運用監視オペレーターとは?仕事内容と役割を解説
運用・監視・保守の基本的な業務内容
運用監視オペレーターは、24/365で動くシステム(サーバー・ネットワーク・アプリ)の健全性をモニタリングし、異常を検知・記録・一次対応・エスカレーションする役割です。典型タスクは次のとおり。

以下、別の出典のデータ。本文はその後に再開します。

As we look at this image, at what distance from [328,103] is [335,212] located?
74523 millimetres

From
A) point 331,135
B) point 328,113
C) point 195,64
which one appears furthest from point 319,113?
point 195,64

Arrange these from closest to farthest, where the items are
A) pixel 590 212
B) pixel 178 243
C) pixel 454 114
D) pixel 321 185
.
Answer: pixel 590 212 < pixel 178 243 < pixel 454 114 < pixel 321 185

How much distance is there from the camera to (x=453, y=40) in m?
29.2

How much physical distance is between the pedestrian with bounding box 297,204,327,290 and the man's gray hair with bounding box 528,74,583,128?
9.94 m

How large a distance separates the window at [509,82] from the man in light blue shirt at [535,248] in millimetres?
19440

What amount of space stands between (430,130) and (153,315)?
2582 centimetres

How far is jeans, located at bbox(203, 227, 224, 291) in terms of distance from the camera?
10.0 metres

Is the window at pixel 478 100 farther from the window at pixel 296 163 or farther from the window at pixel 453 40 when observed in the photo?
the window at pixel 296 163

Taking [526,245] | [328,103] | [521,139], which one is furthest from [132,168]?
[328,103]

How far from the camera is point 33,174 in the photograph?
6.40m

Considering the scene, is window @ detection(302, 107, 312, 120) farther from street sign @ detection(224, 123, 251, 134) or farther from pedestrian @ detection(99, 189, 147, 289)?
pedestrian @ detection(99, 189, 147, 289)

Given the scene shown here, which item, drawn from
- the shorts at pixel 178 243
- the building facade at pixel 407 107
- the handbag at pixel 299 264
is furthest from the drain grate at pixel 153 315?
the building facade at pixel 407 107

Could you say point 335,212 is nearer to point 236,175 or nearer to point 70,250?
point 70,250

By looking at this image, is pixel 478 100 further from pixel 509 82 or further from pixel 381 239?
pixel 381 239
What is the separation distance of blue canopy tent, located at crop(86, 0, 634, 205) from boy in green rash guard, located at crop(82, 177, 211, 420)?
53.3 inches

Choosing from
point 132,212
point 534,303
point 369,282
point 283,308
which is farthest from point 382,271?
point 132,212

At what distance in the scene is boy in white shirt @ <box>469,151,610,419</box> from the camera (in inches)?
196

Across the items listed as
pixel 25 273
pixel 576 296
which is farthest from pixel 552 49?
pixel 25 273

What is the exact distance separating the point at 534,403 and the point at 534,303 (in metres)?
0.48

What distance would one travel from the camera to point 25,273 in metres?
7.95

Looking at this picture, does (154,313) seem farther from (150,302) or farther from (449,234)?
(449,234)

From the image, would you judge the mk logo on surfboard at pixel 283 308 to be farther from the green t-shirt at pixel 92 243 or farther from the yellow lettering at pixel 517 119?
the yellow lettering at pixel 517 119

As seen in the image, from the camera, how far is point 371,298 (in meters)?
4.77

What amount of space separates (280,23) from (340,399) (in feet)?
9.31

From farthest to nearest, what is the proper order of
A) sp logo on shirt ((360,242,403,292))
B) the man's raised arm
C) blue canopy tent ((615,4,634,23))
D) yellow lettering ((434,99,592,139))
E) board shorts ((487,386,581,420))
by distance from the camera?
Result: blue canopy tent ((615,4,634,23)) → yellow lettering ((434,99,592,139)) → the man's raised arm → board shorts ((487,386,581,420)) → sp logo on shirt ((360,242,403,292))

- 監視:Zabbix / Datadog / Prometheus 等でメトリクス・ログ・トレースを常時監視
- 一次対応:手順書(Runbook)に沿って再起動・フェイルオーバ・疎通確認を実施
- 記録・連絡:インシデント起票、時系列ログ、影響範囲、実施手順、結果を残す
- 定常業務:バックアップ確認、月次レポート、証跡整理、手順書の更新
インフラやシステム監視の現場で求められる知識と技術
未経験可の現場でも、以下の「基礎」は早期に求められます。
- OS基礎:Linux(
ls/df/free/top/journalctl)、Windowsのイベントビューア - ネットワーク基礎:TCP/IP、DNS、HTTP、疎通確認(
pingtraceroutecurl) - セキュリティ基礎:権限・認証、FW/ACL、パッチ適用の考え方
- 可観測性:メトリクス/ログ/トレースの違い、しきい値とノイズの調整
- 非技術スキル:報連相、優先度判断、タイムスタンプ付きの事実ベース記録
運用オペレーターの職場環境・勤務形態(夜勤・シフト等)
多くは交代制。日勤は定常作業と改善、夜勤はアラート中心で人員が薄く初動判断が重い。夜勤手当が収入を底上げする一方、体調管理・睡眠衛生が課題になります。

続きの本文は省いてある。